Il s'évince de l'ensemble de ces éléments, avec l'évidence requise en référé, que Mme [T] [I], en possession des clefs de ce local, qui l'exploitait en justifiant de quatre versements de loyers d'avril à juillet 2021, en ayant versé à son bailleur une somme de 20 000 € dont il n'est pas démontré qu'elle doive être affectée à un arriéré de loyers non justifié, s'est vue évincer de ce local, de manière illicite, sans autorisation judiciaire pour ce faire.
C'est en conséquence à bon droit que le premier juge a estimé le trouble manifestement illicite caractérisé et a ordonné à la SCI AMG PROMOTION, de remettre ce local n° 32 à disposition de Mme [T] [I], sous astreinte.
L'ordonnance sera confirmée de ce chef.
Sur la demande de condamnation articulée par la SCI AMG PROMOTION:
La SCI AMG PROMOTION sollicite la condamnation de Mme [T] [I] à lui payer une somme de 5 217,39 € au titre de loyers impayés.
En application des dispositions de l'article 835 alinéa 2 du code de procédure civile, le juge des référés ne saurait, sans excéder la limite de ses pouvoirs, statuer sur une demande de condamnation à verser une somme d'argent, qui, comme en l'espèce, n'est pas fondée à titre provisionnel. Cette demande doit être déclarée irrecevable.
Sur la demande de dommages-intérêts formulée par Mme [T] [I] :
Mme [T] [I] sollicite la condamnation de la SCI AMG PROMOTION à lui payer la somme de 3 000 € à titre de dommages-intérêts pour les préjudices subis.
En application des dispositions de l'article 835 alinéa 2 du code de procédure civile, le juge des référés ne saurait, sans excéder la limite de ses pouvoirs, statuer sur une demande de condamnation à verser une somme d'argent, qui, comme en l'espèce, n'est pas fondée à titre provisionnel. Cette demande doit être déclarée irrecevable.
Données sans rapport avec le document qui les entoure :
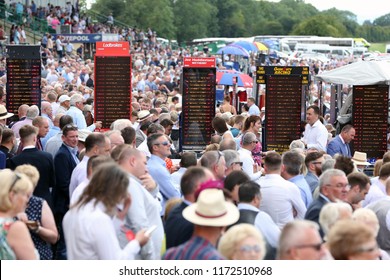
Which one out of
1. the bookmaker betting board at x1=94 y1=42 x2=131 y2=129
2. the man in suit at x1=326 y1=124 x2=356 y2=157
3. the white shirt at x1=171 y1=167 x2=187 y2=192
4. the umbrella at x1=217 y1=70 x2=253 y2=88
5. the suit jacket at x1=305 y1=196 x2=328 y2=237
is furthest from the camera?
the umbrella at x1=217 y1=70 x2=253 y2=88

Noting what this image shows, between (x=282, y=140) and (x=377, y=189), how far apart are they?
6.20 meters

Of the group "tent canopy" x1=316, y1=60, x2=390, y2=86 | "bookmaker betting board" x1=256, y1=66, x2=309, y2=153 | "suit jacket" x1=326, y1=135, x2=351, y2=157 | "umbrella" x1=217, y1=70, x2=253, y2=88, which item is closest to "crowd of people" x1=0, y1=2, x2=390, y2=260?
"suit jacket" x1=326, y1=135, x2=351, y2=157

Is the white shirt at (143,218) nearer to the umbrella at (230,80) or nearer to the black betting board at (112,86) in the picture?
the black betting board at (112,86)

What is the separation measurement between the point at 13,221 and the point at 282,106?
33.0 ft

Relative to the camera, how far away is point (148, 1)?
89.6 metres

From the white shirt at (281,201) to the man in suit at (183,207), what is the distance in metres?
1.54

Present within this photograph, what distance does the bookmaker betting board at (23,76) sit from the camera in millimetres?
16625

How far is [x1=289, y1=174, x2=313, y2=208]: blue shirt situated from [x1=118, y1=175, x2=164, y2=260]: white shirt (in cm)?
240

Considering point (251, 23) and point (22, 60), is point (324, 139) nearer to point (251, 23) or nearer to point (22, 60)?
point (22, 60)

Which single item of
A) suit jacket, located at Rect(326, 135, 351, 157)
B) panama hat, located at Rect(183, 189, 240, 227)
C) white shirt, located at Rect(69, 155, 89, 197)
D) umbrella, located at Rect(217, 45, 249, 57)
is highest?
panama hat, located at Rect(183, 189, 240, 227)

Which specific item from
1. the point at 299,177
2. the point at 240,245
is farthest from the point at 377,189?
the point at 240,245

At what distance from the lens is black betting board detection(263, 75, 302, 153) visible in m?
16.8

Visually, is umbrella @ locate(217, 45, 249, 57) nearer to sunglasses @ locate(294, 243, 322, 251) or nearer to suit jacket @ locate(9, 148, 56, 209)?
suit jacket @ locate(9, 148, 56, 209)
Sur les dépens et l'article 700 du code de procédure civile
L'ordonnance entreprise doit être confirmée en ses dispositions relatives aux dépens et aux frais irrépétibles.
La SCI AMG PROMOTION qui succombe doit être condamnée aux dépens d'appel.
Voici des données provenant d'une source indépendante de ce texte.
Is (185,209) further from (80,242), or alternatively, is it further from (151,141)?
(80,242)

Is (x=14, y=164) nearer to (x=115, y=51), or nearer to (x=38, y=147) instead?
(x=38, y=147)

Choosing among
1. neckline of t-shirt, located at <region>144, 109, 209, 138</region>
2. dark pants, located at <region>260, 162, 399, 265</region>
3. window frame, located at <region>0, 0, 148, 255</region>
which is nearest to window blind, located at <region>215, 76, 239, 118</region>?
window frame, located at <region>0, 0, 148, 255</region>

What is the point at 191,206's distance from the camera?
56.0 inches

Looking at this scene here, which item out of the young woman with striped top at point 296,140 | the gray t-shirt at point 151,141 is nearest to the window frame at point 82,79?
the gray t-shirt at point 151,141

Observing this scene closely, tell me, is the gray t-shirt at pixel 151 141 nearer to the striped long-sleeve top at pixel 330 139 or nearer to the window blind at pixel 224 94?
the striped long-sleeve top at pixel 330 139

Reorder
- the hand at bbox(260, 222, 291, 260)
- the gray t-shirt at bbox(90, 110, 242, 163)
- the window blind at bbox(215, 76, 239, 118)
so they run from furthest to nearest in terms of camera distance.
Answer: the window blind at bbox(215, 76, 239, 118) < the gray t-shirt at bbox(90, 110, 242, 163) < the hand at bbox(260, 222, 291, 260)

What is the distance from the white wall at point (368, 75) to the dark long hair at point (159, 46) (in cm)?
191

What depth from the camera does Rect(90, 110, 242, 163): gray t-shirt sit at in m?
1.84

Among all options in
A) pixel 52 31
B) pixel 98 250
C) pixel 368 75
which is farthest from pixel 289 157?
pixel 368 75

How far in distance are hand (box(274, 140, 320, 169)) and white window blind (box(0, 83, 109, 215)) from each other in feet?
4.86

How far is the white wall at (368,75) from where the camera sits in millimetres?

Mme [T] [I] a exposé des frais de défense complémentaires en cause d'appel ; il convient de faire application de l'article 700 du code de procédure civile à son profit à hauteur de 2 000 euros.
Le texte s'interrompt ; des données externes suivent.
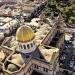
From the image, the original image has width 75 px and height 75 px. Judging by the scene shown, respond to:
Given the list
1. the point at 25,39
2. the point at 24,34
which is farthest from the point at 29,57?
the point at 24,34

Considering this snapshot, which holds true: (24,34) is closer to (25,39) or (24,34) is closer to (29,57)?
→ (25,39)

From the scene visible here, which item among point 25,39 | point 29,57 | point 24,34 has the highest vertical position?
point 24,34

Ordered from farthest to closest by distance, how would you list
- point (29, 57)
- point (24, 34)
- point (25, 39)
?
point (29, 57), point (25, 39), point (24, 34)


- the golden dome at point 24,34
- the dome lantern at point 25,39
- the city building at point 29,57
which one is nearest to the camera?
the city building at point 29,57

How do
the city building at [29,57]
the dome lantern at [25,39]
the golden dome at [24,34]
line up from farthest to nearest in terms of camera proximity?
the dome lantern at [25,39] < the golden dome at [24,34] < the city building at [29,57]

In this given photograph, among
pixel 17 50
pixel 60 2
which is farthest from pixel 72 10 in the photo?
pixel 17 50

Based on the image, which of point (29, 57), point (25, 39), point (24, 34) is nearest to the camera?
point (24, 34)

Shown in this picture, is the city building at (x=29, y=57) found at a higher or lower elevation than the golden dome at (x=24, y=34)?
lower

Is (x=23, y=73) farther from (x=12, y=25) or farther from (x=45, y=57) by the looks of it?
(x=12, y=25)

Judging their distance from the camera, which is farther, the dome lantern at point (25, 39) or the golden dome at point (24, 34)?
the dome lantern at point (25, 39)

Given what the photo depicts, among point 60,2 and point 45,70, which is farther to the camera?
point 60,2

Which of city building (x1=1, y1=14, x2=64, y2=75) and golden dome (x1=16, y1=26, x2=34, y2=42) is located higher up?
golden dome (x1=16, y1=26, x2=34, y2=42)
La SCI AMG PROMOTION sera déboutée de sa demande sur le même fondement.
PAR CES MOTIFS
La Cour,
Déclare irrecevables les conclusions et pièces transmises par les parties postérieurement à l'ordonnance de clôture,
Ecarte des débats les conclusions transmises par Mme [T] [I] le 30 mai 2023,
Confirme l'ordonnance entreprise en toutes ses dispositions querellées,
Y ajoutant,
Déclare irrecevable la demande de condamnation de Mme [T] [I] à payer un arriéré de loyers, formée par la SCI AMG PROMOTION,
Déclare irrecevable la demande formée par Mme [T] [I] de condamnation de la SCI AMG PROMOTION à lui payer une somme de 3 000 € à titre de dommages-intérêts,
Condamne la SCI AMG PROMOTION aux dépens d'appel,
Condamne la SCI AMG PROMOTION à verser à Mme [T] [I] une indemnité de 2 000 euros au titre des frais irrépétibles d'appel,
Déboute la SCI AMG PROMOTION de sa demande sur le même fondement.